**Data under study:**
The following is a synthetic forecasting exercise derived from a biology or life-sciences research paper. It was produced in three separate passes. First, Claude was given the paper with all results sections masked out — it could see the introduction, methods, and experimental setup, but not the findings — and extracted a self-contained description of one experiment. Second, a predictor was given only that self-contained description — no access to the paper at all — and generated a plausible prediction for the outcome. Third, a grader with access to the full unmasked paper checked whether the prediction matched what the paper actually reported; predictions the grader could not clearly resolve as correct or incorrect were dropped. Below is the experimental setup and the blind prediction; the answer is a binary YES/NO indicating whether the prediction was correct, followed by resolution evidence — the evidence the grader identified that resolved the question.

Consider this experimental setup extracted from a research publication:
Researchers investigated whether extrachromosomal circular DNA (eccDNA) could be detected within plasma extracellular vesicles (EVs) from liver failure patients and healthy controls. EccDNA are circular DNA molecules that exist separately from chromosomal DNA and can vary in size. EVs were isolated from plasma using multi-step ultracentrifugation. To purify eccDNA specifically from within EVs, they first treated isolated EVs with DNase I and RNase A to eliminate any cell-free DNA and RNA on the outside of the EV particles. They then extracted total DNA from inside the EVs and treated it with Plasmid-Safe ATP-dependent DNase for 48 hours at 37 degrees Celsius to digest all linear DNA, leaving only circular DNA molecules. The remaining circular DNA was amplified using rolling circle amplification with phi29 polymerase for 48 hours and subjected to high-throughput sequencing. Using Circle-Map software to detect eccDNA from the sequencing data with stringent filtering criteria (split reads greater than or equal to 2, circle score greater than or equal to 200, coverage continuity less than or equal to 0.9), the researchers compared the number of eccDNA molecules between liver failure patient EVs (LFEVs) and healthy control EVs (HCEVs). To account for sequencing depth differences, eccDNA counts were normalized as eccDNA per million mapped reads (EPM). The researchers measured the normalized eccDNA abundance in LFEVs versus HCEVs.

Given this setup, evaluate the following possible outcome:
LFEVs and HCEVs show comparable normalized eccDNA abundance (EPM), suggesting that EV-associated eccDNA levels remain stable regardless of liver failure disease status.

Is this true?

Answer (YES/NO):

**Task goal:**
The task here is to output the line with "Given this setup, evaluate" and all lines after it to the end of the records above, exactly and only those.

**Solution:**
Given this setup, evaluate the following possible outcome:
LFEVs and HCEVs show comparable normalized eccDNA abundance (EPM), suggesting that EV-associated eccDNA levels remain stable regardless of liver failure disease status.

Is this true?

Answer (YES/NO):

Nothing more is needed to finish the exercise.